15 Jahre lang gehört Christie zum Hollywood-Establishment, ist lange mit dem Kollegen und Frauenheld Warren Beatty liiert; angeblich bat er sie sogar, ihn zu heiraten. Al Pacino wurde einmal in einem Playboy-Interview gefragt, mit welcher Schauspielerin er am liebsten arbeiten würde. Seine Antwort: Julie Christie, weil sie am poetischsten ist.
Zu Hause fühlt sich Christie in der Glitzerwelt nie. Ende der 70er Jahre flüchtet sie schließlich.
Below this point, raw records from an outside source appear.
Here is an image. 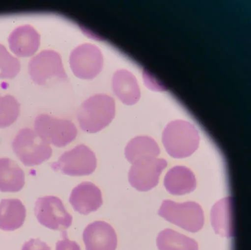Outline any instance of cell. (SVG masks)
I'll list each match as a JSON object with an SVG mask.
<instances>
[{
	"mask_svg": "<svg viewBox=\"0 0 251 250\" xmlns=\"http://www.w3.org/2000/svg\"><path fill=\"white\" fill-rule=\"evenodd\" d=\"M212 225L218 234L230 237L233 234L232 202L229 197L218 201L211 212Z\"/></svg>",
	"mask_w": 251,
	"mask_h": 250,
	"instance_id": "2e32d148",
	"label": "cell"
},
{
	"mask_svg": "<svg viewBox=\"0 0 251 250\" xmlns=\"http://www.w3.org/2000/svg\"><path fill=\"white\" fill-rule=\"evenodd\" d=\"M56 250H81L79 244L75 241H71L67 236L56 243Z\"/></svg>",
	"mask_w": 251,
	"mask_h": 250,
	"instance_id": "7402d4cb",
	"label": "cell"
},
{
	"mask_svg": "<svg viewBox=\"0 0 251 250\" xmlns=\"http://www.w3.org/2000/svg\"><path fill=\"white\" fill-rule=\"evenodd\" d=\"M69 201L75 211L85 215L97 211L103 204L100 189L89 181L76 186L71 193Z\"/></svg>",
	"mask_w": 251,
	"mask_h": 250,
	"instance_id": "30bf717a",
	"label": "cell"
},
{
	"mask_svg": "<svg viewBox=\"0 0 251 250\" xmlns=\"http://www.w3.org/2000/svg\"><path fill=\"white\" fill-rule=\"evenodd\" d=\"M160 153L156 142L147 136L135 137L127 144L125 150L126 159L132 164L139 159L157 158Z\"/></svg>",
	"mask_w": 251,
	"mask_h": 250,
	"instance_id": "e0dca14e",
	"label": "cell"
},
{
	"mask_svg": "<svg viewBox=\"0 0 251 250\" xmlns=\"http://www.w3.org/2000/svg\"><path fill=\"white\" fill-rule=\"evenodd\" d=\"M59 68V58L52 51H44L34 57L29 64V72L32 80L44 85L47 80L57 75Z\"/></svg>",
	"mask_w": 251,
	"mask_h": 250,
	"instance_id": "7c38bea8",
	"label": "cell"
},
{
	"mask_svg": "<svg viewBox=\"0 0 251 250\" xmlns=\"http://www.w3.org/2000/svg\"><path fill=\"white\" fill-rule=\"evenodd\" d=\"M22 250H51V248L40 239L32 238L25 243Z\"/></svg>",
	"mask_w": 251,
	"mask_h": 250,
	"instance_id": "44dd1931",
	"label": "cell"
},
{
	"mask_svg": "<svg viewBox=\"0 0 251 250\" xmlns=\"http://www.w3.org/2000/svg\"><path fill=\"white\" fill-rule=\"evenodd\" d=\"M115 103L105 96L93 97L86 100L77 113L80 128L88 133H96L105 128L115 117Z\"/></svg>",
	"mask_w": 251,
	"mask_h": 250,
	"instance_id": "7a4b0ae2",
	"label": "cell"
},
{
	"mask_svg": "<svg viewBox=\"0 0 251 250\" xmlns=\"http://www.w3.org/2000/svg\"><path fill=\"white\" fill-rule=\"evenodd\" d=\"M158 214L167 221L191 232L201 230L204 223L202 209L193 201L178 203L164 200Z\"/></svg>",
	"mask_w": 251,
	"mask_h": 250,
	"instance_id": "277c9868",
	"label": "cell"
},
{
	"mask_svg": "<svg viewBox=\"0 0 251 250\" xmlns=\"http://www.w3.org/2000/svg\"><path fill=\"white\" fill-rule=\"evenodd\" d=\"M83 239L86 250H116L117 233L113 226L103 221L88 225L84 230Z\"/></svg>",
	"mask_w": 251,
	"mask_h": 250,
	"instance_id": "9c48e42d",
	"label": "cell"
},
{
	"mask_svg": "<svg viewBox=\"0 0 251 250\" xmlns=\"http://www.w3.org/2000/svg\"><path fill=\"white\" fill-rule=\"evenodd\" d=\"M55 171L72 176H80L92 174L97 167L95 153L87 146H76L71 150L64 152L57 162L51 165Z\"/></svg>",
	"mask_w": 251,
	"mask_h": 250,
	"instance_id": "8992f818",
	"label": "cell"
},
{
	"mask_svg": "<svg viewBox=\"0 0 251 250\" xmlns=\"http://www.w3.org/2000/svg\"><path fill=\"white\" fill-rule=\"evenodd\" d=\"M34 131L47 143L57 148L66 147L78 134L77 129L72 121L48 114H41L36 117Z\"/></svg>",
	"mask_w": 251,
	"mask_h": 250,
	"instance_id": "5b68a950",
	"label": "cell"
},
{
	"mask_svg": "<svg viewBox=\"0 0 251 250\" xmlns=\"http://www.w3.org/2000/svg\"><path fill=\"white\" fill-rule=\"evenodd\" d=\"M164 147L172 157L183 158L191 155L198 148L200 136L191 123L176 120L169 123L162 134Z\"/></svg>",
	"mask_w": 251,
	"mask_h": 250,
	"instance_id": "6da1fadb",
	"label": "cell"
},
{
	"mask_svg": "<svg viewBox=\"0 0 251 250\" xmlns=\"http://www.w3.org/2000/svg\"><path fill=\"white\" fill-rule=\"evenodd\" d=\"M35 214L41 225L52 230L64 231L73 223V216L56 196L39 198L35 203Z\"/></svg>",
	"mask_w": 251,
	"mask_h": 250,
	"instance_id": "52a82bcc",
	"label": "cell"
},
{
	"mask_svg": "<svg viewBox=\"0 0 251 250\" xmlns=\"http://www.w3.org/2000/svg\"><path fill=\"white\" fill-rule=\"evenodd\" d=\"M25 184V173L19 164L10 158H0V192H18Z\"/></svg>",
	"mask_w": 251,
	"mask_h": 250,
	"instance_id": "9a60e30c",
	"label": "cell"
},
{
	"mask_svg": "<svg viewBox=\"0 0 251 250\" xmlns=\"http://www.w3.org/2000/svg\"><path fill=\"white\" fill-rule=\"evenodd\" d=\"M167 166L164 159L149 158L139 159L132 164L128 173L132 187L141 192H147L158 183L160 176Z\"/></svg>",
	"mask_w": 251,
	"mask_h": 250,
	"instance_id": "ba28073f",
	"label": "cell"
},
{
	"mask_svg": "<svg viewBox=\"0 0 251 250\" xmlns=\"http://www.w3.org/2000/svg\"><path fill=\"white\" fill-rule=\"evenodd\" d=\"M26 217V209L19 199H3L0 202V229L14 231L20 228Z\"/></svg>",
	"mask_w": 251,
	"mask_h": 250,
	"instance_id": "5bb4252c",
	"label": "cell"
},
{
	"mask_svg": "<svg viewBox=\"0 0 251 250\" xmlns=\"http://www.w3.org/2000/svg\"><path fill=\"white\" fill-rule=\"evenodd\" d=\"M21 63L6 48L0 44V79L15 78L20 73Z\"/></svg>",
	"mask_w": 251,
	"mask_h": 250,
	"instance_id": "ffe728a7",
	"label": "cell"
},
{
	"mask_svg": "<svg viewBox=\"0 0 251 250\" xmlns=\"http://www.w3.org/2000/svg\"><path fill=\"white\" fill-rule=\"evenodd\" d=\"M164 184L168 192L174 195H182L193 191L196 179L193 173L184 166H177L166 175Z\"/></svg>",
	"mask_w": 251,
	"mask_h": 250,
	"instance_id": "4fadbf2b",
	"label": "cell"
},
{
	"mask_svg": "<svg viewBox=\"0 0 251 250\" xmlns=\"http://www.w3.org/2000/svg\"><path fill=\"white\" fill-rule=\"evenodd\" d=\"M21 113V105L14 97L0 94V128H6L13 125Z\"/></svg>",
	"mask_w": 251,
	"mask_h": 250,
	"instance_id": "d6986e66",
	"label": "cell"
},
{
	"mask_svg": "<svg viewBox=\"0 0 251 250\" xmlns=\"http://www.w3.org/2000/svg\"><path fill=\"white\" fill-rule=\"evenodd\" d=\"M12 51L21 57L33 55L40 45V36L31 26L26 25L16 28L9 38Z\"/></svg>",
	"mask_w": 251,
	"mask_h": 250,
	"instance_id": "8fae6325",
	"label": "cell"
},
{
	"mask_svg": "<svg viewBox=\"0 0 251 250\" xmlns=\"http://www.w3.org/2000/svg\"><path fill=\"white\" fill-rule=\"evenodd\" d=\"M15 154L26 167L38 166L49 160L53 150L50 145L29 128L21 129L12 143Z\"/></svg>",
	"mask_w": 251,
	"mask_h": 250,
	"instance_id": "3957f363",
	"label": "cell"
},
{
	"mask_svg": "<svg viewBox=\"0 0 251 250\" xmlns=\"http://www.w3.org/2000/svg\"><path fill=\"white\" fill-rule=\"evenodd\" d=\"M156 244L159 250H199L195 240L170 228L159 233Z\"/></svg>",
	"mask_w": 251,
	"mask_h": 250,
	"instance_id": "ac0fdd59",
	"label": "cell"
}]
</instances>
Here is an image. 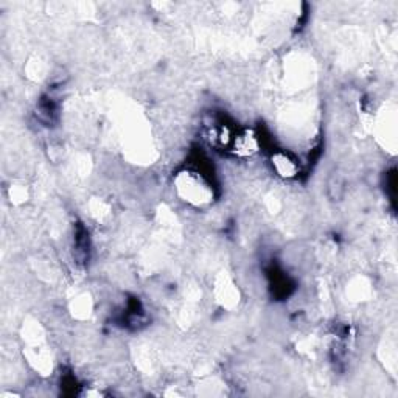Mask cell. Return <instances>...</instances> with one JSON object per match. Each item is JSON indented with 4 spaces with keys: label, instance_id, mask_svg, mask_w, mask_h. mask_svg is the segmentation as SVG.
I'll return each instance as SVG.
<instances>
[{
    "label": "cell",
    "instance_id": "6da1fadb",
    "mask_svg": "<svg viewBox=\"0 0 398 398\" xmlns=\"http://www.w3.org/2000/svg\"><path fill=\"white\" fill-rule=\"evenodd\" d=\"M177 188H179V193L186 198V201L195 204H203L209 201L212 196L209 186L198 173H186L179 176V179H177Z\"/></svg>",
    "mask_w": 398,
    "mask_h": 398
},
{
    "label": "cell",
    "instance_id": "7a4b0ae2",
    "mask_svg": "<svg viewBox=\"0 0 398 398\" xmlns=\"http://www.w3.org/2000/svg\"><path fill=\"white\" fill-rule=\"evenodd\" d=\"M273 163L277 170V173L285 177H293L298 172V165L296 160L291 158L289 154L285 153H277L273 158Z\"/></svg>",
    "mask_w": 398,
    "mask_h": 398
}]
</instances>
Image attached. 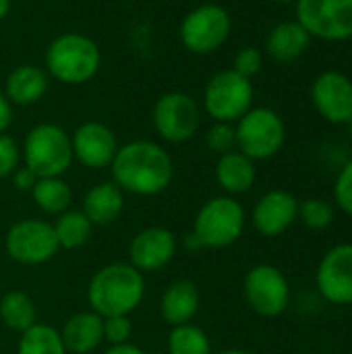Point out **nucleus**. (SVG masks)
Instances as JSON below:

Ich dachte, ich werde dort verrückt, sagt sie später. Außerdem gebe es unendlich viele Dinge, die sie lieber mache als schauspielern. Filme macht sie nur noch,um Geld zu verdienen - dafür nimmt sie dann auch Nebenrollen in Filmen wie Troja (2004) und Harry Potter und der Gefangene von Askaban (2004) an.
Ich wünschte, ich könnte gut mit Geld umgehen, gibt sie zu. Aber ich bin hoffnungslos. Ich verstand nie, was Raquel Welsh vor Jahren sagte: dass Showbusiness aus zwei Worten besteht, Show und Business. Heute gehen ihre Gagen für Dachreparaturen drauf, verrät sie der New York Times.
Was bei anderen Schauspielern nach Koketterie klingt, wirkt bei der stets von Unsicherheiten geplagten Christie authentisch. Geboren als Tochter eines Teeplantagen-Betreibers in der englischen Kolonie Indien, kam sie mit sechs Jahren nach England, wurde von Internat zu Internat geschickt und von strengen Lehrern gepiesackt. Julie Christie, mach keine Grimassen, du bist hässlich genug - der Satz einer Nonne prägte sich ihr tief ein, erzählt sie später.
Nur einmal nach dem Rückzug ins Privatleben fällt sie wieder auf die Erwartungen der Traumfabrik herein: Als ihr langjähriger Lebenspartner und jetziger Ehemann, der britische Journalist Duncan Campbell, in den 90er Jahren an die amerikanische Westküste versetzt wird. Amerika untergräbt einen wirklich, sagt sie. Andere sind älter als man selbst, aber man schaut aus wie ihre Mutter. Deshalb lässt sie sich damals liften. Und tatsächlich: Hollywood ruft wieder an.
2008 wird ihr Jahr. Im Ehedrama An ihrer Seite übernimmt sie auf Bitten der jungen kanadischen Regisseurin Sarah Polley, für die sie fast eine Art Ersatzmutter ist, die Hauptrolle. Für ihre Darstellung einer Alzheimer-Kranken wird Christie mit einem Golden Globe und dem amerikanischen Filmkritikerpreis ausgezeichnet sowie für den Oscar nominiert. Zuletzt spielte sie neben Robert Redford in dem politischen Thriller The Company You Keep - Die Akte Grant (2012) eine linksradikale militante Weathermen-Aktivistin.
Seit vielen Jahren lebt Christie abwechselnd in einer Londoner Mietwohnung, einem Raum in einem alten Lagerhaus im East End, und auf einem Bauernhof in Wales, den sie in den 60er Jahren als Hippie-Kommune benutzte. Das Bauernhaus selbst ist vermietet; der ehemalige Weltstar lebt nun quer überm Hof im Austragshaus mit kleiner Küchenzeile und spärlich eingerichtetem Wohn- und Schlafbereich. Enten, Hühner und Katzen tummeln sich um den Eingang, der noch nicht einmal eine richtige Tür habe, berichtet der Waliser Informationsdienst Wales Online 2008 entsetzt.
Doch Julie Christie ist zufrieden: Ich bevorzuge das wirkliche Leben, was auch immer das ist, sagt sie 2015 dem Express. Ich muss mir keine Karriere mehr aufbauen und komme ganz gut klar. Ich halte mich für eine glückliche Frau.